● Your instructions
How many lines in the records below contain the string "instances"? Reply with the count alone.

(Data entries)

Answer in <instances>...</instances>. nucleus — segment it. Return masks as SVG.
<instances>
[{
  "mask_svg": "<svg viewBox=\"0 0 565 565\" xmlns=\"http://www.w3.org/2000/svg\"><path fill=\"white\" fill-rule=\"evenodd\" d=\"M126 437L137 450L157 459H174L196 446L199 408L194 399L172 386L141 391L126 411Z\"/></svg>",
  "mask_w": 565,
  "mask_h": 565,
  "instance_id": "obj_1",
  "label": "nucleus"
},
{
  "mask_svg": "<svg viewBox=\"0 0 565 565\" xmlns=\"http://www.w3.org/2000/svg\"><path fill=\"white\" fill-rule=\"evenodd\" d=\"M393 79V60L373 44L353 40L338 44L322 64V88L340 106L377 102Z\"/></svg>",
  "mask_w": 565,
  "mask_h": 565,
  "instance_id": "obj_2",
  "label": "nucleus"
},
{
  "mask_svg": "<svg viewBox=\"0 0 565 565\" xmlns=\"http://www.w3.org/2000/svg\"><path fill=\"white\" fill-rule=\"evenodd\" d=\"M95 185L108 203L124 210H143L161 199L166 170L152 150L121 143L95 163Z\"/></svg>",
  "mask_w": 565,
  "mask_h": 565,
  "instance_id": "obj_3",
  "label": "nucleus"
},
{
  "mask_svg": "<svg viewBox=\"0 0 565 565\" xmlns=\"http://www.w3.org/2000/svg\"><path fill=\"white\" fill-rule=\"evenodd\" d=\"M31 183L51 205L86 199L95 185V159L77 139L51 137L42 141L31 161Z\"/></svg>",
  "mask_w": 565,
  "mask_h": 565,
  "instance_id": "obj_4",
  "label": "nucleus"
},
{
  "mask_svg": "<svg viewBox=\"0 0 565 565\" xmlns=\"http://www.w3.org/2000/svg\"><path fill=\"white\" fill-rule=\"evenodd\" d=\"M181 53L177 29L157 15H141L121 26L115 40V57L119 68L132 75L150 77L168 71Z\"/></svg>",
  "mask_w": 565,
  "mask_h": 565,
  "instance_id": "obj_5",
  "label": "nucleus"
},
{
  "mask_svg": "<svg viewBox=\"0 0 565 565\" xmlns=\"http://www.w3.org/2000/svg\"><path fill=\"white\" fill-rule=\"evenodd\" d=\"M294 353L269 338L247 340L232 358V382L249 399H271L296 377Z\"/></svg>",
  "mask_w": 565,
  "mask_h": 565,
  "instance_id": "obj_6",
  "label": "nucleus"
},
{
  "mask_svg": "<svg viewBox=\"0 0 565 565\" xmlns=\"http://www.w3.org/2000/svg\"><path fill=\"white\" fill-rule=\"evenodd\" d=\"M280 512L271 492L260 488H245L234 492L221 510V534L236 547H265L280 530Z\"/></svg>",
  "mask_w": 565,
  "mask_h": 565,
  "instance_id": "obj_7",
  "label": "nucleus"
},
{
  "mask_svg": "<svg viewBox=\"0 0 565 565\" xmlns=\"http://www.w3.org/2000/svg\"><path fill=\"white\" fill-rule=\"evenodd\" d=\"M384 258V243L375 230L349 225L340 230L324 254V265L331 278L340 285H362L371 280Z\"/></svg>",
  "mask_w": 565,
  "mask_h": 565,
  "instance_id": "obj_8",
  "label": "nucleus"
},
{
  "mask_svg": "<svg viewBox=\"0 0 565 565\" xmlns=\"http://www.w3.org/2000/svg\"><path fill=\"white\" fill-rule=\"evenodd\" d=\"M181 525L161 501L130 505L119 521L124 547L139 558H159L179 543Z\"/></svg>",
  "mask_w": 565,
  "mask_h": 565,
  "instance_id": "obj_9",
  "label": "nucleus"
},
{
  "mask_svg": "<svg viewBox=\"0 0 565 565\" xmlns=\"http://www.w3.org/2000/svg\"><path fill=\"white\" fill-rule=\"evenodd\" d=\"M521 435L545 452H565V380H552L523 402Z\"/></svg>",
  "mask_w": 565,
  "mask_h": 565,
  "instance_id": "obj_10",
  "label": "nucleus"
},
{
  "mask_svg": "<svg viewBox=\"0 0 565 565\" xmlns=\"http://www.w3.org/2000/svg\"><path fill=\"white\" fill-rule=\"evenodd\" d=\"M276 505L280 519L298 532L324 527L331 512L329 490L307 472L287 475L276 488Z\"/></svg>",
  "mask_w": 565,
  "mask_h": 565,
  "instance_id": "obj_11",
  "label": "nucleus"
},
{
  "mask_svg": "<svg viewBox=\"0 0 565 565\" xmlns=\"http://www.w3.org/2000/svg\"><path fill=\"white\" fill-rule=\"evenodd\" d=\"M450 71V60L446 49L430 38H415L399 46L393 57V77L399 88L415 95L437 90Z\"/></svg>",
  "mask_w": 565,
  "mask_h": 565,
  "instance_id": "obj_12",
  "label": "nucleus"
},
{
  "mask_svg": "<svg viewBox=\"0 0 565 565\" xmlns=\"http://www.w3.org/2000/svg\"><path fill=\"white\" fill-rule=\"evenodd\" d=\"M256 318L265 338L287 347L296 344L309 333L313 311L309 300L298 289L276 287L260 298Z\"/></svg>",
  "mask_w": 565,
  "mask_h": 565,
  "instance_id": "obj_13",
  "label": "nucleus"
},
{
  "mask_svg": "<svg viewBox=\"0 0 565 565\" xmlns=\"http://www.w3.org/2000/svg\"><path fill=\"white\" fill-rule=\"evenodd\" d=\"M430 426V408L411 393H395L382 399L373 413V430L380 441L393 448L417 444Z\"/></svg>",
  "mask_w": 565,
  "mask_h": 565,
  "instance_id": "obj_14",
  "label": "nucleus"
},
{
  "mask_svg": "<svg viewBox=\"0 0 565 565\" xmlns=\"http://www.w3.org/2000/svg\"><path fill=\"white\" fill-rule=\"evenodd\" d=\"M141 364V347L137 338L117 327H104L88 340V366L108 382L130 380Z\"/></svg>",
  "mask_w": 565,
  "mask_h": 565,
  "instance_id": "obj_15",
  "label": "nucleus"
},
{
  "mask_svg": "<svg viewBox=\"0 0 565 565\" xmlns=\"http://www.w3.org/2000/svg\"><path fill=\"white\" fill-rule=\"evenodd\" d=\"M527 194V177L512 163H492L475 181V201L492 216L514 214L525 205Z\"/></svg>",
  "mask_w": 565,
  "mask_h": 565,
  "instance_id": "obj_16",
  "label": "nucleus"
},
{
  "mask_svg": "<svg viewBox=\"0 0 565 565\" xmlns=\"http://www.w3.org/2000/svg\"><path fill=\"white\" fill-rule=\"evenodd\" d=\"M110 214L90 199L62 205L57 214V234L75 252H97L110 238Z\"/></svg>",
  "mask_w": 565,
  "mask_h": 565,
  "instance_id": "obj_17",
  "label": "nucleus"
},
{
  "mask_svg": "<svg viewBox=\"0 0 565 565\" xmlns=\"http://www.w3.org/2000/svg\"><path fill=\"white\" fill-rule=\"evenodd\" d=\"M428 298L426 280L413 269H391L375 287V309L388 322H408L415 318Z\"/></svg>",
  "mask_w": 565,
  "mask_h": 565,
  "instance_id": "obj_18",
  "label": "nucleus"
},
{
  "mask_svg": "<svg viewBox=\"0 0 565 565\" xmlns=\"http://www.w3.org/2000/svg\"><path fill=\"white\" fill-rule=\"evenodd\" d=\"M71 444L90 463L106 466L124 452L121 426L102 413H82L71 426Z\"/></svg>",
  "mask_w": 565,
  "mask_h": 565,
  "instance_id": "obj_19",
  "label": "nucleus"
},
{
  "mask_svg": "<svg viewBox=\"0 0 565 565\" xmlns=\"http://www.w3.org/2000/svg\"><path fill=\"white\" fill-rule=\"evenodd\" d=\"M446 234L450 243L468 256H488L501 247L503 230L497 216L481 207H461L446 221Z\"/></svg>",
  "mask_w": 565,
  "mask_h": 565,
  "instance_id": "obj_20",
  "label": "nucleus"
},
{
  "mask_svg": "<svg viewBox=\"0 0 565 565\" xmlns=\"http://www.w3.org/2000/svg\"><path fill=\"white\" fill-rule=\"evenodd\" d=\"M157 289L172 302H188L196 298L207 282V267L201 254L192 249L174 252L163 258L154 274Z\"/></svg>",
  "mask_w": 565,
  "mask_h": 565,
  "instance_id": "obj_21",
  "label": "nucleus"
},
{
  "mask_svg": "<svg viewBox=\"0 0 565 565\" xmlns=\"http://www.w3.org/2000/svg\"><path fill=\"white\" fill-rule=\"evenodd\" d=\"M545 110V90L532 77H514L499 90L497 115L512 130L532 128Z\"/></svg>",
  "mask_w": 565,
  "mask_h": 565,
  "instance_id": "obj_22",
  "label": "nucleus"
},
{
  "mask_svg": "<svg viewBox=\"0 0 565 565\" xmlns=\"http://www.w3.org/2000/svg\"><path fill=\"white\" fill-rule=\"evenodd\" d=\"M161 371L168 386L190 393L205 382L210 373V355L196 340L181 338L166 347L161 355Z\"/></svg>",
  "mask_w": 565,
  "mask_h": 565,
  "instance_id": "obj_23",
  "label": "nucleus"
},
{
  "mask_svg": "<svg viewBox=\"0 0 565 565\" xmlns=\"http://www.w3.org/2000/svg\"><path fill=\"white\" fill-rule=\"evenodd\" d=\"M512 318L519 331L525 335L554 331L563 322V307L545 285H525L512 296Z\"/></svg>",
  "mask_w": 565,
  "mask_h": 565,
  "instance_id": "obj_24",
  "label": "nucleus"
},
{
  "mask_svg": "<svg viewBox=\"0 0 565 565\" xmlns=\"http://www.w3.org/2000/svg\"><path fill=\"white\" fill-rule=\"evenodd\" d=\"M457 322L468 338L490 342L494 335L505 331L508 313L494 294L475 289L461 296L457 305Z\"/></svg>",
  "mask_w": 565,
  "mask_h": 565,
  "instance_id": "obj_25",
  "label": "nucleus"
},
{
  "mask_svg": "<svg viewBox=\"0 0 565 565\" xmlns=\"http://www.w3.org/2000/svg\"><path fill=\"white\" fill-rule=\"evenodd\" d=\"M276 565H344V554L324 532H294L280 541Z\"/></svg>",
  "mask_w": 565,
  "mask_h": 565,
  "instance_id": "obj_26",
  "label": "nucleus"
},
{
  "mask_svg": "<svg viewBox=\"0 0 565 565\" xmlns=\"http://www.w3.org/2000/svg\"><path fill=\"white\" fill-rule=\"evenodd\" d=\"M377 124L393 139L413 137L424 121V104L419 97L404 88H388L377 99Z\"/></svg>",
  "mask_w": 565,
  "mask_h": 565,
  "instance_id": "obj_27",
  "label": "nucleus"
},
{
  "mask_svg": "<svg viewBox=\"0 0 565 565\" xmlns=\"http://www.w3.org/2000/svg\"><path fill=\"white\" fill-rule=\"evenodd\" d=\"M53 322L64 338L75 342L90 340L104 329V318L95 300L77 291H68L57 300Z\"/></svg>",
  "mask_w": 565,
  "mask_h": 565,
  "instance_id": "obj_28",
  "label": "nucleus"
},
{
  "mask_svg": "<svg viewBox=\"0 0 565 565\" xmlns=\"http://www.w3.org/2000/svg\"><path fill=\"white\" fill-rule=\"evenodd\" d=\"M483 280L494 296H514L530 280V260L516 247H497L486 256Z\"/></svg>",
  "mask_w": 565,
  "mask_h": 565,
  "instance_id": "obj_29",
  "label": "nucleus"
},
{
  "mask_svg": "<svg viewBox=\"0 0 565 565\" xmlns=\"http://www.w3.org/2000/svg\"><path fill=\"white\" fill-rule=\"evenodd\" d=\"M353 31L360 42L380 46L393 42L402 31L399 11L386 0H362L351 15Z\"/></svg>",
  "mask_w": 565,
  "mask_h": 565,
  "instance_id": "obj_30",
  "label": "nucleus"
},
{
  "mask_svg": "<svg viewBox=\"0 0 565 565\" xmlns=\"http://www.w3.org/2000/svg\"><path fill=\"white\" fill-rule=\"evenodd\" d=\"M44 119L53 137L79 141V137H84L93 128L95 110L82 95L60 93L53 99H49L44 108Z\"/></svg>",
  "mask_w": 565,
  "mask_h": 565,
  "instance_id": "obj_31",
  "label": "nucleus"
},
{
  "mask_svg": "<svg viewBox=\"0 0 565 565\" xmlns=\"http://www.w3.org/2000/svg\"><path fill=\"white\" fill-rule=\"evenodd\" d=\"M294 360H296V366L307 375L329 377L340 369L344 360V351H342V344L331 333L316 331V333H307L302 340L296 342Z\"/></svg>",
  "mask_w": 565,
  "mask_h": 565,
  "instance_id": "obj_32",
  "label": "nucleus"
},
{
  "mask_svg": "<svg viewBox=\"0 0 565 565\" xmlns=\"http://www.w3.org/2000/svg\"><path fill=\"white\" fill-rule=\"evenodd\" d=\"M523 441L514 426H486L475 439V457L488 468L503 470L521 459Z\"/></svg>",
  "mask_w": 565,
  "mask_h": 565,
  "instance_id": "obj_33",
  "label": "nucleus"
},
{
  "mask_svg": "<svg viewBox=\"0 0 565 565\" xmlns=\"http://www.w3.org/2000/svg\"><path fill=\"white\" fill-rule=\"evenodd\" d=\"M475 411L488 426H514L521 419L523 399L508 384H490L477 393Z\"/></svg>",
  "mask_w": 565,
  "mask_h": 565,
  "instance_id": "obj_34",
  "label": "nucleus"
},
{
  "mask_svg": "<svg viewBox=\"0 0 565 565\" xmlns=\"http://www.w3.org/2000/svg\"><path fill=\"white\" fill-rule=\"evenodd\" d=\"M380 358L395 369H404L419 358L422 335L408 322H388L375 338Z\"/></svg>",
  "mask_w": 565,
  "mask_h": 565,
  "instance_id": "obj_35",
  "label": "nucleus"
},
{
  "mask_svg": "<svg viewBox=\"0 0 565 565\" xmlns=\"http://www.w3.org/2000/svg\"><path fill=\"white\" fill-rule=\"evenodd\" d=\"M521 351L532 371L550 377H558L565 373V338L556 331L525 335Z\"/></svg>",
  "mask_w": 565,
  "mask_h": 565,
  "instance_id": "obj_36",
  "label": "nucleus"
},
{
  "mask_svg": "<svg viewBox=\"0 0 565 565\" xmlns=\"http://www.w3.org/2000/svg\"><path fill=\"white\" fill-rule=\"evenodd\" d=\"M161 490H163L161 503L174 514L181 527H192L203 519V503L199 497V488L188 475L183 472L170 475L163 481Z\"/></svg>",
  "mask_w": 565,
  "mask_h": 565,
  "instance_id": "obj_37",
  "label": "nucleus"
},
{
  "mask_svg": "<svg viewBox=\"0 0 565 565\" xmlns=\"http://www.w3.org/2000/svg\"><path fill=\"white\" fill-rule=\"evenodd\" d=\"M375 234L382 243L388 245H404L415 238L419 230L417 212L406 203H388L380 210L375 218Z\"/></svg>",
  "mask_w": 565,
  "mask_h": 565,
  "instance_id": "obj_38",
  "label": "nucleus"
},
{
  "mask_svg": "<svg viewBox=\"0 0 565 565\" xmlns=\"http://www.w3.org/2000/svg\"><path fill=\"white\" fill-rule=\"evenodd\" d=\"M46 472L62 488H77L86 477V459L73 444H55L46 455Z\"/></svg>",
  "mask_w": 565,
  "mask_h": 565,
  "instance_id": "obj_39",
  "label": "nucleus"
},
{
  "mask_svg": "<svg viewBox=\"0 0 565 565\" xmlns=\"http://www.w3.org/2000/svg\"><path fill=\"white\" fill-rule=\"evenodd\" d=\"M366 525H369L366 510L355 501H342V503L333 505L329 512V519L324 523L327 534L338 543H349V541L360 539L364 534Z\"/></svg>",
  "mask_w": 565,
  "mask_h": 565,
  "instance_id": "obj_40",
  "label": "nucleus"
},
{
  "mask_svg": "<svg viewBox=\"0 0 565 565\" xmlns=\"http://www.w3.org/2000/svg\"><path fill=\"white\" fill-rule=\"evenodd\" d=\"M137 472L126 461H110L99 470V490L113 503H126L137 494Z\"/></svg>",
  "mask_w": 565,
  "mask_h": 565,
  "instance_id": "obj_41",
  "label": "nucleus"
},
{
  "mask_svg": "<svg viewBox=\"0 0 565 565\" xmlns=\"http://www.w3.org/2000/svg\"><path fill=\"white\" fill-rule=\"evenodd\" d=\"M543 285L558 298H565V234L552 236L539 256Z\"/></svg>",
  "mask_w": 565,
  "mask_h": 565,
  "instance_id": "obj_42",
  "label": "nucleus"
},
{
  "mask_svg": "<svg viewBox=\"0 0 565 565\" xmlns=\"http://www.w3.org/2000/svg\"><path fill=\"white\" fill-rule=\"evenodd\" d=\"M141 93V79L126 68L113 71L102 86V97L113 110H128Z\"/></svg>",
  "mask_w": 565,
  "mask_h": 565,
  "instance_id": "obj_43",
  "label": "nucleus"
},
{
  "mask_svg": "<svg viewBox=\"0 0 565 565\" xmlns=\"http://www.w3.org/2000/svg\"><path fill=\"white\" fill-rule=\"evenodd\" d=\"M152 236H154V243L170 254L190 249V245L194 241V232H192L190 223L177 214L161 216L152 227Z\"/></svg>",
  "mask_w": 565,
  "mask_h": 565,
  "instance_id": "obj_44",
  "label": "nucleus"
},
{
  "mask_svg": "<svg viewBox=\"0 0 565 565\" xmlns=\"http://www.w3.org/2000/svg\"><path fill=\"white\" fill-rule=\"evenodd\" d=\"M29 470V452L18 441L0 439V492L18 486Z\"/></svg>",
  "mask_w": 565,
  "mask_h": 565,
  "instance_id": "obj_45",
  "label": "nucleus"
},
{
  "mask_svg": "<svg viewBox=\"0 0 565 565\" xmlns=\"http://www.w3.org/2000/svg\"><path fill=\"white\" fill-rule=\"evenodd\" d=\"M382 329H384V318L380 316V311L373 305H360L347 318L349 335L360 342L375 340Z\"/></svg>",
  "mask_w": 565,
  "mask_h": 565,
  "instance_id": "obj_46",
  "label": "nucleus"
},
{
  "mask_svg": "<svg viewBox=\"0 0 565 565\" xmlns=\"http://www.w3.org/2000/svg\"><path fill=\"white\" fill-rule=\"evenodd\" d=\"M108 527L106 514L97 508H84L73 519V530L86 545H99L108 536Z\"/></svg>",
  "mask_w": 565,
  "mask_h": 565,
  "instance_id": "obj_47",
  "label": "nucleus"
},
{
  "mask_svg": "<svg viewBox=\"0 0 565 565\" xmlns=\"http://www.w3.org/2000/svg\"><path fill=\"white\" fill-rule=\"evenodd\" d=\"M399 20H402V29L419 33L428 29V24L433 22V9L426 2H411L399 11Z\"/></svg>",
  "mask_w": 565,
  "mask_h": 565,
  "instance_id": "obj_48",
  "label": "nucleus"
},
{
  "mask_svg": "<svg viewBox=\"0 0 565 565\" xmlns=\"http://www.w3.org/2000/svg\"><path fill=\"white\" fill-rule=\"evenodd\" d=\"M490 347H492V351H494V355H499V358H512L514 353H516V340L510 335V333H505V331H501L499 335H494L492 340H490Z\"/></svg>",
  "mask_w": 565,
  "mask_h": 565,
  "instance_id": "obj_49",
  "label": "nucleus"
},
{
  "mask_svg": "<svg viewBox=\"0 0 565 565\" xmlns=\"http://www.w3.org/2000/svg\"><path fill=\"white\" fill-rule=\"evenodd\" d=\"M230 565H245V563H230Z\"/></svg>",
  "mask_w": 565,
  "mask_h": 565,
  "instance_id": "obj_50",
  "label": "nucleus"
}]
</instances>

● Expected answer
3